Unless you've been enclosed in a chge of fear for most of your life, filled with anxiety over the most mundane things, you cannot imagine the feeling of freedom when that cage is broken open by love.

Wednesday, August 26, 2009

Random Thoughts

My mother was a cutter. My grandma told me that my mother started cutting her writs when she was 14 years old. I have often held a razor blade to my wrist and tried to slice into my flesh just so I could feel what she felt, to try and understand why she cut herself, but I could never bring myself to break the skin.








We found in her in the tub once covered in blood both wrists slashed. We found her in an old steamer trunck once, both wrists slashed. My grandma would buy bottles of hydrogen perioxide to pour over the cuts and she would bandage my mother up. Not once did she ever go to the hospital.
Once she cut her throat, three cuts along the front.

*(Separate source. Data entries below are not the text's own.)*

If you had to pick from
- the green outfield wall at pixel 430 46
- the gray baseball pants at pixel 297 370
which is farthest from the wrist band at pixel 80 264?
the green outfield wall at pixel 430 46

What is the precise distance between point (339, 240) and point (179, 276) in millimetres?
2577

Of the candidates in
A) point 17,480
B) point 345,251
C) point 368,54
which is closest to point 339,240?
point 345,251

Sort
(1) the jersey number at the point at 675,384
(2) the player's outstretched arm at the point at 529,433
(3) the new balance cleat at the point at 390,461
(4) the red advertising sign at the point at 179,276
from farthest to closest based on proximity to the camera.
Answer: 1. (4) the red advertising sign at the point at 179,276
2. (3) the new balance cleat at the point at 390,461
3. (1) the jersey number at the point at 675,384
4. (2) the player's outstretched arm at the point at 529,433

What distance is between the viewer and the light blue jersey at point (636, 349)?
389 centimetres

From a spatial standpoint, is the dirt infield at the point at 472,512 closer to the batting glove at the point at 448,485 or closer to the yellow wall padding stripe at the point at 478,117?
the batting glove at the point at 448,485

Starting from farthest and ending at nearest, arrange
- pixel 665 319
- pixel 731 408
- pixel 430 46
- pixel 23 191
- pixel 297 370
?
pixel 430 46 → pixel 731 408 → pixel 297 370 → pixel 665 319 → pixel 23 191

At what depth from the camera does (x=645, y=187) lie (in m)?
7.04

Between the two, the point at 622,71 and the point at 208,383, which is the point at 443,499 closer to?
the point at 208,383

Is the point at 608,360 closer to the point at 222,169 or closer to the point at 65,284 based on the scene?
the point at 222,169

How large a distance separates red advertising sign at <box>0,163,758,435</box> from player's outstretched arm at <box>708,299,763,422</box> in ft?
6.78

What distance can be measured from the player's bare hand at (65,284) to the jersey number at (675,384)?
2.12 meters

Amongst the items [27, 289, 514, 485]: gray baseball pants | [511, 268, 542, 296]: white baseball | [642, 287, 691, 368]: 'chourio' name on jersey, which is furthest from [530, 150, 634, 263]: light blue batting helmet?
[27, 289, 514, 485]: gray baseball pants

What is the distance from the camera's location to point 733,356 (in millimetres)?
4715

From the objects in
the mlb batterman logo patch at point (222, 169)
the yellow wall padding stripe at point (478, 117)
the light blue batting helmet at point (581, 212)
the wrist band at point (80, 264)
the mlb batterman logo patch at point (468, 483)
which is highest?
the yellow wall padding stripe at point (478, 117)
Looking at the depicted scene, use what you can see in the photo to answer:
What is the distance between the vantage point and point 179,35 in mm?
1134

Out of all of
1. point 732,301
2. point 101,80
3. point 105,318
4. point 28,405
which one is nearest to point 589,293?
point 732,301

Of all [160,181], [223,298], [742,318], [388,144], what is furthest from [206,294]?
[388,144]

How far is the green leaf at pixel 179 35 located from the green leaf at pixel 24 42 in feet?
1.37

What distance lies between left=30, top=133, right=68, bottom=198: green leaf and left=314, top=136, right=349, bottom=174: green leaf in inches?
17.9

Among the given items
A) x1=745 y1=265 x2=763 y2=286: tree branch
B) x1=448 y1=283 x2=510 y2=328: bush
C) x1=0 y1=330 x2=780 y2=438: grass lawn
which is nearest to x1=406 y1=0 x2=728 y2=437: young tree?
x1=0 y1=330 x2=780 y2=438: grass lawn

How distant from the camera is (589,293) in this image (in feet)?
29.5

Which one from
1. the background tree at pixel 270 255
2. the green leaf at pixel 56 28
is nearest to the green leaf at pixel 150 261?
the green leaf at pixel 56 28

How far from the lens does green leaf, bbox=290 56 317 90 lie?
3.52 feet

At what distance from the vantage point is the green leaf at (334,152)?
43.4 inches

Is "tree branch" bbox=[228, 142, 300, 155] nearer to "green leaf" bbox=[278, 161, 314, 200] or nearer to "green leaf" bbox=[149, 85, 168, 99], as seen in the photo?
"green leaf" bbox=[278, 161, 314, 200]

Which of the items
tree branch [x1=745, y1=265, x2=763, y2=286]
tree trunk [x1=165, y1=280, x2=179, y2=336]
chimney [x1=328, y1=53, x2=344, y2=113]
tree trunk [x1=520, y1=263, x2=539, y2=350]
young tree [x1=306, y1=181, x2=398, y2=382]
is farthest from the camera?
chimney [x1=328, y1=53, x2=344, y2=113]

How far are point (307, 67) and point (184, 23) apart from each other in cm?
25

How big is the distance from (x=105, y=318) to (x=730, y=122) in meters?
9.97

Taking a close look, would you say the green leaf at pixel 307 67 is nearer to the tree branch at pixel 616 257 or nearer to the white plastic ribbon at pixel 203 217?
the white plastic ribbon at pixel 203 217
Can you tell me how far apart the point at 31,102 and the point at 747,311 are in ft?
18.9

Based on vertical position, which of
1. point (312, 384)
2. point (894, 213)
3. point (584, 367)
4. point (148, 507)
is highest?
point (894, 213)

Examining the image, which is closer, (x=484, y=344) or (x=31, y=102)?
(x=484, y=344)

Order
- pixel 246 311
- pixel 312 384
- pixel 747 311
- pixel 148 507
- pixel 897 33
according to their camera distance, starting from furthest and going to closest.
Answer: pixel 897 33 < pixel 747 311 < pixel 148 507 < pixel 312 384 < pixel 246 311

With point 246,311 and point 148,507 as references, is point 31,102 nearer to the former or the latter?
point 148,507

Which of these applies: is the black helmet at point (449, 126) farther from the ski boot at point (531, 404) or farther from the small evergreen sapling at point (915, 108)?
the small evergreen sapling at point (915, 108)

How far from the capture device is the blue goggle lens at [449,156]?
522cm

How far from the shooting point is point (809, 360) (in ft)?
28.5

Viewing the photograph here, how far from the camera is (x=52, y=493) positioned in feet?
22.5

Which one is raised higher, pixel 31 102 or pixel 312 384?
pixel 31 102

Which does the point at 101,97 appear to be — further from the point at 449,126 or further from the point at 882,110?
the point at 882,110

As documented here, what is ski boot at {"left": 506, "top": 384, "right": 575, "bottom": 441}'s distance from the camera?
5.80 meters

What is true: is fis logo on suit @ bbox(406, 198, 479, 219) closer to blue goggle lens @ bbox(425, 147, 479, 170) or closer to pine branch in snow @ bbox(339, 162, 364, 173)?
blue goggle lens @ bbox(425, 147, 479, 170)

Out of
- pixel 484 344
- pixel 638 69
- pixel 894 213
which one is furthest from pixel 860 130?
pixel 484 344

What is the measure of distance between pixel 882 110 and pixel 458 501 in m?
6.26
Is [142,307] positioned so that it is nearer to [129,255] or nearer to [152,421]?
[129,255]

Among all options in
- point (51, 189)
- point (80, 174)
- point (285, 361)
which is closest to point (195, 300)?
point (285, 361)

Not too deep of course.
Blood was the common theme of my childhood.

Monday, August 24, 2009

Darkness nipping at my heels.

Today and yesterday I've been fighting the dark side. Yesterday started out good until my oldest son wouldn't speak to me on my birthday. I could feel the spiral start. I kept telling myself that I can't control how other people act, I can only control how I react to them, but it didn't help all that much. Phil tried so hard to make my birthday special but until Jamey finally talked to me, I was near tears.
Today it's just been the normal stuff, I keep slamming the door on the thoughts that try to pry their way into my mind.

Saturday, August 22, 2009

Confessions of a damaged mind.

In honor of my birthday I've decided to start a new blog. This blog won't be happy or upbeat but it will be honest. There are many dark places in my soul that I feel like I want to drag into the light. I want to burn them into dust and ashes like the body of some evil, bloodsucking vampire that has been sucking me dry for years of my life.


I don't think that I'm unique or special in anyway, in fact in my neighborhood there were four other children that were living lives very similar to mine. I was being raised by my grandmother because my mother was crazy and an alcoholic. And yet she still lived in the house with us. There was so much violence and insanity in our lives and yet we survived and at least two of us turned out relavitivity normal. The other two became just like their mothers and self-destructed. And one I lost track of over the years.
I'm not sure if it's better to let memories lie dormat or just confront them. I know several times a day a memory will surface and I'll slam the door on it but this blog is about throwing that door open, for a little while at least, and letting the demons run free.
I'm not sure even which memories are real and which are things that were told to me over and over until I believe I remember them. I don't suppose it makes a difference, the pain is real either way.